**INSTRUCTIONS:**
(a) The article on College Station's water meter replacement, which appears below and is followed by lines, gives reasons for replacing the meters. List every purpose it states.
(b) Write a continuation of the article on College Station's water meter replacement, which appears below ahead of the lines. Begin after its final sentence.

By Jennifer Nations, Water Resource Coordinator

College Station Water Services is replacing about 5,000 residential water meters to allow the city to more accurately monitor water usage, plan for future water needs, and support water conservation.

The project began in April and is expected to be complete in June. You won’t be charged for your new meter, which will be replaced in order of billing cycle to allow you to begin a fresh cycle with the new meter.

The contractor won’t need to enter your home or business to do the replacement, but they may walk through your yard to access the water supply valve. Our water meters are located below ground in plastic, concrete or cast iron meter boxes with lids, typically near the sidewalk or curb.

The contractor’s vehicles are marked “Contractor for College Station Water Services.” If you’re home, the workers will let you know before briefly shutting off your water. If you aren’t home, they’ll leave a tag on your door to let you know they replaced your meter.

As with any measuring device, meters can become less accurate as they age. Water meters more than a decade old can significantly under-register flows. If the new, more accurate meter results in a slightly higher water bill, that means your old meter wasn’t registering all the water you used.

**EXTRACTED ENTRIES:**
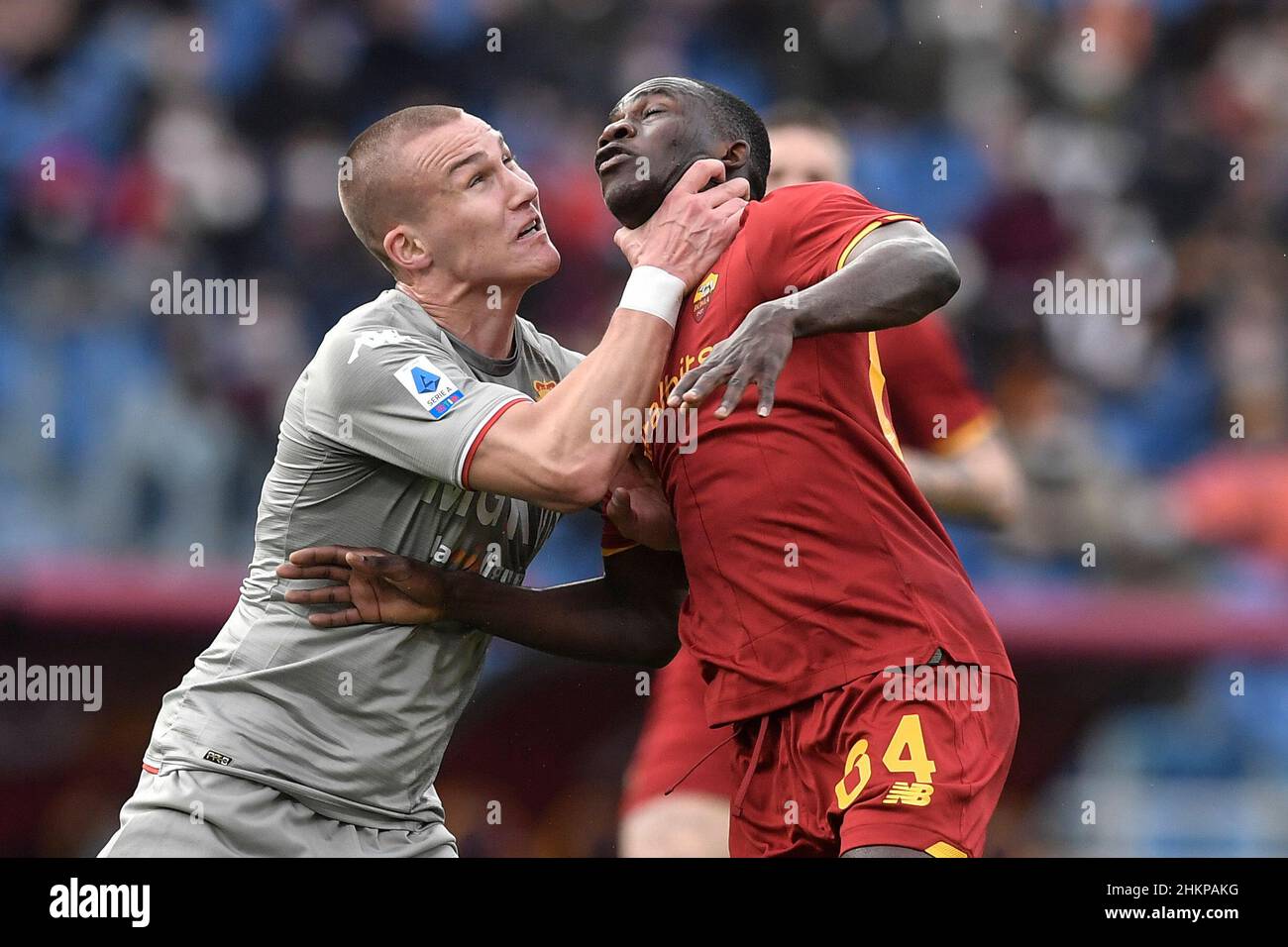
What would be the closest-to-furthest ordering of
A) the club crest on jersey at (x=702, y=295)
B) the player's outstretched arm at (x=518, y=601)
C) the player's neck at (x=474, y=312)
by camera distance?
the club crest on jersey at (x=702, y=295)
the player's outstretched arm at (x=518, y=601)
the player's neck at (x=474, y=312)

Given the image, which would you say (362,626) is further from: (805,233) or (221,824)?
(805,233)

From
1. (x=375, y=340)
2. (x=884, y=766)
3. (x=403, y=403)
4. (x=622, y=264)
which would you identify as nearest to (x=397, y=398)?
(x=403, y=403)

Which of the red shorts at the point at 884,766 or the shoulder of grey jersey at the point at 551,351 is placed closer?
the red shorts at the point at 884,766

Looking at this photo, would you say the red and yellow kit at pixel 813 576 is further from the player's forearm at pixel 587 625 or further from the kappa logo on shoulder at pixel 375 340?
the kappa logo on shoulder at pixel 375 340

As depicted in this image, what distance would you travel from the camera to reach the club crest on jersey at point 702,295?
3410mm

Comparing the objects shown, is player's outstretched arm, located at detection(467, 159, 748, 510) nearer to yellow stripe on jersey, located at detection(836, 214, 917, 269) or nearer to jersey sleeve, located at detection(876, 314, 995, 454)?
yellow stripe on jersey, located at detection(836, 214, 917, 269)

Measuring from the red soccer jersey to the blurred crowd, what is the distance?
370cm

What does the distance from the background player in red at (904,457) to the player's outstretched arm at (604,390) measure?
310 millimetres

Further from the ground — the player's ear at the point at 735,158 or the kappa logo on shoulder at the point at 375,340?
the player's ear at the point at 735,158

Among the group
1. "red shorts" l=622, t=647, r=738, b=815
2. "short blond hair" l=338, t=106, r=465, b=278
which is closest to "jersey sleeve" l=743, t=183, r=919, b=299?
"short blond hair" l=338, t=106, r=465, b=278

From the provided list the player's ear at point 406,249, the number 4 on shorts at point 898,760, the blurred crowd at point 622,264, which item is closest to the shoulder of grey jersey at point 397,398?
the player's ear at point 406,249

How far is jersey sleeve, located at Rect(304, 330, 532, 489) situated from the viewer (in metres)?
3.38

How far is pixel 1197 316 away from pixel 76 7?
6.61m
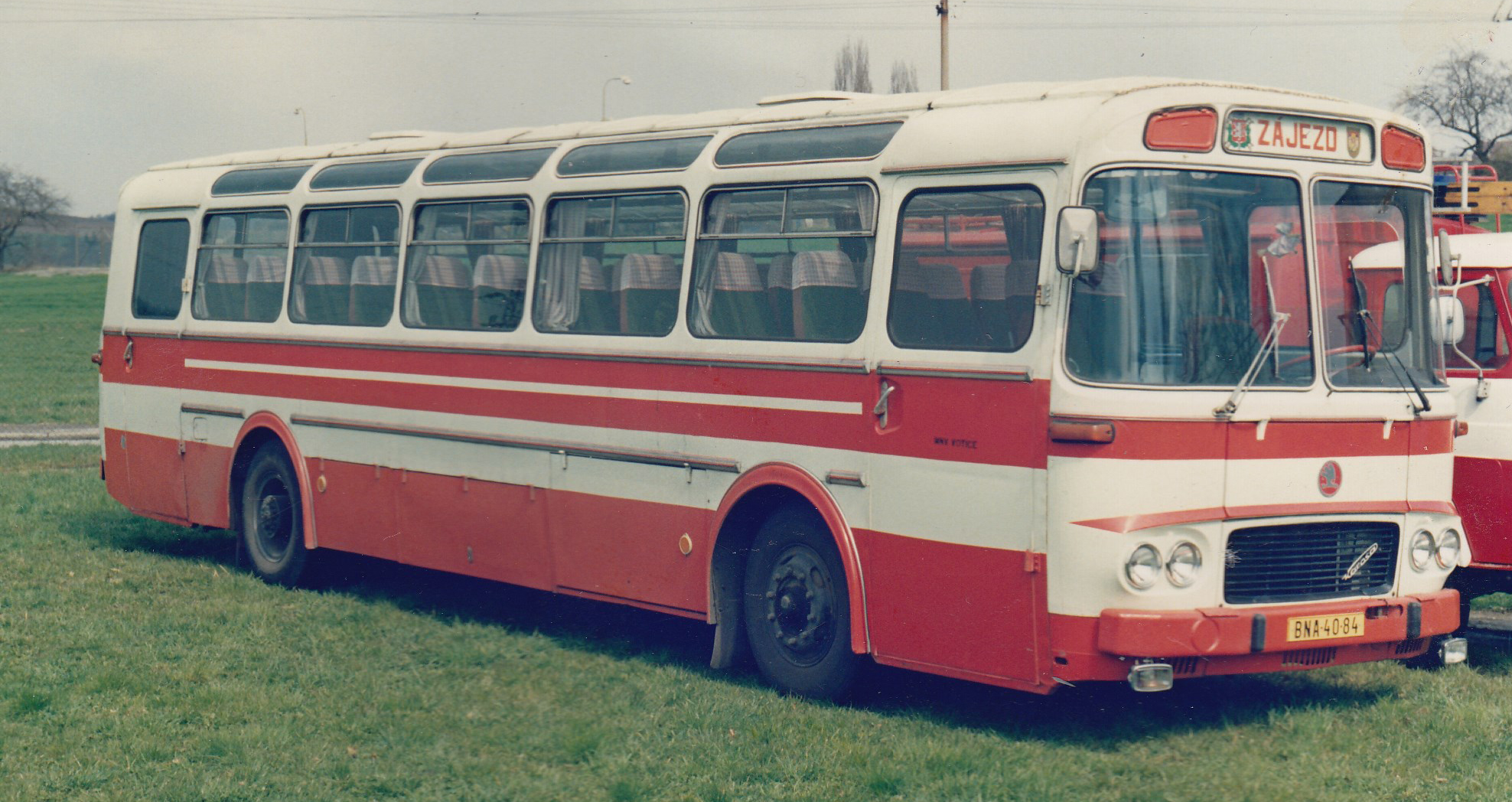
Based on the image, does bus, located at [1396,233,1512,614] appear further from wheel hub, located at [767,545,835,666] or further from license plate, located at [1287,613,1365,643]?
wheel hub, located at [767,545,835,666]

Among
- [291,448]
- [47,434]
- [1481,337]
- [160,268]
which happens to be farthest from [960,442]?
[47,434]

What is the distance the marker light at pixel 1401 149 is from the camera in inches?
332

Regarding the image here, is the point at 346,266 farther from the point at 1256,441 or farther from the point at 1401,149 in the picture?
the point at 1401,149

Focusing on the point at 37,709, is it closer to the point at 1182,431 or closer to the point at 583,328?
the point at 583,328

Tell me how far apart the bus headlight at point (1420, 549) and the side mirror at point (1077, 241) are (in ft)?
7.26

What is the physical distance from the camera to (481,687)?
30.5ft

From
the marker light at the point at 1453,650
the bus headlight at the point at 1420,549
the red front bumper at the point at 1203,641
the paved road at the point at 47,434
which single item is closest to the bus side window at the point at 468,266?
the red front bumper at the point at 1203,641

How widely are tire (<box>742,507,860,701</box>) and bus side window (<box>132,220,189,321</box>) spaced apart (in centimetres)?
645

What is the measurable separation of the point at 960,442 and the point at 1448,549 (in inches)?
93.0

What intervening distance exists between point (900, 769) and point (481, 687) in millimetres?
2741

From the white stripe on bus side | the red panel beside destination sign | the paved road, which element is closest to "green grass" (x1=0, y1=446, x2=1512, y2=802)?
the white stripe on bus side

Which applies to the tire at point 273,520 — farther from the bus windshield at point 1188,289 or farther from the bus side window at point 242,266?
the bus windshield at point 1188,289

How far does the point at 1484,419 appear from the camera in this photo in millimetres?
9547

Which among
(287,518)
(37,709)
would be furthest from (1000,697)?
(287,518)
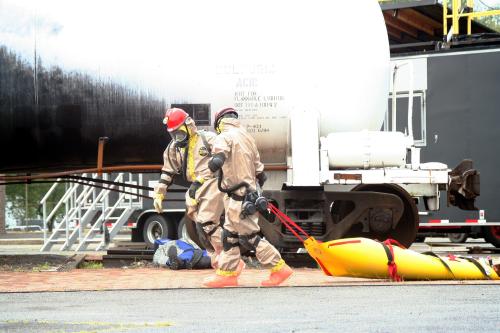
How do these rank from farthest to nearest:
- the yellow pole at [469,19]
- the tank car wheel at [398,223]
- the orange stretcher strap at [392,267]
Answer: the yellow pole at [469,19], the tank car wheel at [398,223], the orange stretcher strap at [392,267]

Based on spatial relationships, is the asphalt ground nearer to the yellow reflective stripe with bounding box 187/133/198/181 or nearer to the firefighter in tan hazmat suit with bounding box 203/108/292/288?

**TASK-BY-TASK OUTPUTS:**
(a)
- To more accurately monitor water usage
- To plan for future water needs
- To support water conservation

(b)
If you experience any problems or leaks with the new meter, please call College Station Utilities Dispatch at 855-528-4278. Choose option 2 to report a water issue and leave your contact information.

If you have any questions or concerns, call Water Services at 979-764-3660.

 


About the Author

Jennifer Nations has been the City of College Station’s water resource coordinator since 1999 after serving two years as BVSWMA’s environmental compliance officer. She’s also chair of the Water Conservation and Reuse Division for the Texas Section of the American Water Works Association. A native of Fremont, Calif., Jennifer earned a bachelor’s degree in environmental & resource science from UC-Davis in 1995 and received a master’s degree in water management & hydrologic science from Texas A&M in 2016.